The Swiss-based group Global Trade Alert issued a report Monday urging governments to refrain from implementing protectionist trade policies on things such as soap, medical masks, gloves and other items that are in high demand as the world battles COVID-19.

The report's author, Simon J. Evenett, told Law360 on Tuesday that governments should prioritize ramping up the production of medical supplies, not distorting global trade patterns for critical goods. Both import and export curbs have made it more difficult for medical supplies to get where they are needed and should be reassessed in light of the growing health threat, he said.

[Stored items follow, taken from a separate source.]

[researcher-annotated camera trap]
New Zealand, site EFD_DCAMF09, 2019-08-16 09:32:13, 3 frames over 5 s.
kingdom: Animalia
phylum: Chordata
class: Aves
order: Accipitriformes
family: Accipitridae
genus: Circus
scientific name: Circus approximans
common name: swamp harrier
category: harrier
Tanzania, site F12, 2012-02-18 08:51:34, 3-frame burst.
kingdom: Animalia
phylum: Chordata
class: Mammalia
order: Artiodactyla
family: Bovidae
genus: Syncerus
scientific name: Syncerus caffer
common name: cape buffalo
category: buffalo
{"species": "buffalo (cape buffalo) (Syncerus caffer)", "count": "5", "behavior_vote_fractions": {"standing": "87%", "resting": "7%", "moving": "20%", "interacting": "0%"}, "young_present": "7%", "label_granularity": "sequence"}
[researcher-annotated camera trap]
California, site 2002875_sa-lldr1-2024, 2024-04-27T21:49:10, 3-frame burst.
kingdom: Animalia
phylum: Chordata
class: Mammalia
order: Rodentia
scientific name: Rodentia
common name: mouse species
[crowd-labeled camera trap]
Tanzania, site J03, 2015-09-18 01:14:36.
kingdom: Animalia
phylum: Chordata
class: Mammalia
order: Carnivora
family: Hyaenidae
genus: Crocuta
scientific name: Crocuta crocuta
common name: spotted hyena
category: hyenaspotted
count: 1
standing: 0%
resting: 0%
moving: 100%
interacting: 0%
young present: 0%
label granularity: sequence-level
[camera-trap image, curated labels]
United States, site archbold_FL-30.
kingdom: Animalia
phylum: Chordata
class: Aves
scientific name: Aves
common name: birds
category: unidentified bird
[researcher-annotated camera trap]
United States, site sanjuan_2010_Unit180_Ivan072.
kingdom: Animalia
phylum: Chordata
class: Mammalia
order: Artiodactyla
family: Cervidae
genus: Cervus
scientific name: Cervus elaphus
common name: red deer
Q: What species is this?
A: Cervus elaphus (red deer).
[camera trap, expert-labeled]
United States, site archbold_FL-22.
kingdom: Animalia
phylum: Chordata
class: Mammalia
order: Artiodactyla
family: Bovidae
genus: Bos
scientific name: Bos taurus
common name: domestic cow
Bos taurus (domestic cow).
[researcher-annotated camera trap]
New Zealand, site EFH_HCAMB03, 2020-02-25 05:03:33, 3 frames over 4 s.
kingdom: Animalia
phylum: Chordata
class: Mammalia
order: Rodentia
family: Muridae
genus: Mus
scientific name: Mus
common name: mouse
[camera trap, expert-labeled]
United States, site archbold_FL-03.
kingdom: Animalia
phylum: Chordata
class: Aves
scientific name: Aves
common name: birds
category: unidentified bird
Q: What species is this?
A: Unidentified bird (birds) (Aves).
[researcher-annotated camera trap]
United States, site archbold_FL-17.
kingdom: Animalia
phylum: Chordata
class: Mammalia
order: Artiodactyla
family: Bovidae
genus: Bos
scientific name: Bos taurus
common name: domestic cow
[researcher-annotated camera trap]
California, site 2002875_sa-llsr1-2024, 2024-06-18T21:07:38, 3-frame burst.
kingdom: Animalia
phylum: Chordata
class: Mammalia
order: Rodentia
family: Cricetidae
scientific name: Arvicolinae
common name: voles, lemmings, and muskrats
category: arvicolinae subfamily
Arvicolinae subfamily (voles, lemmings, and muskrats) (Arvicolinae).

"These are really inefficient and indirect ways of nailing that problem," Evenett said. "The right solution is to give strong incentives to firms to scale up production and scale up capacity."

In addition to the human cost of limiting access to necessary medical products, Evenett's report points out that putting up trade barriers can be counterproductive when it hurts cooperation among countries and discourages producers from increasing production.

"This trade-off is often overlooked — and it shouldn't be as sequential waves of infection are a feature of pandemics," Evenett said in the report, recommending governments try setting price floors or providing other types of subsidies instead.

Evenett told Law360 that trade barriers can also increase uncertainty when decision-making around the curbs isn't transparent and when governments have too much leeway in implementing restrictions.

"This is of course frustrating from a legal point of view, where you don't know what is allowed," Evenett said.

Last week, a bipartisan group of U.S. Congress members sent a letter to the U.S. Trade Representative, the U.S. ambassador to China and the U.S. Department of Defense, urging them to "prioritize working with our trading partners to find essential medical equipment," saying domestic capacity can't meet surging demand for such items.

The Office of the U.S. Trade Representative has received a flood of comments on its proposal to lift certain tariffs on Chinese imports as part of the government's response to the coronavirus outbreak.

The USTR opened its new COVID-19 tariff exclusion process late Friday and saw 339 public comments filed over the weekend to the docket on The comments themselves have not been published yet, but the public calls for tariff relief from U.S. importers have been mounting for weeks.

Relatedly, generic-drug makers recently sounded the alarm over an anticipated "Buy American" executive order, saying that forcing federal agencies to buy U.S.-made drugs and medical supplies will disrupt pharmaceutical supply chains already stressed by the COVID-19 crisis.

Brand-name and generic-drug manufacturing has shifted abroad over the past few decades, and bringing that capacity back now will limit the availability of affordable medicines and increase the risk of drug shortages, the Association for Accessible Medicines said Friday.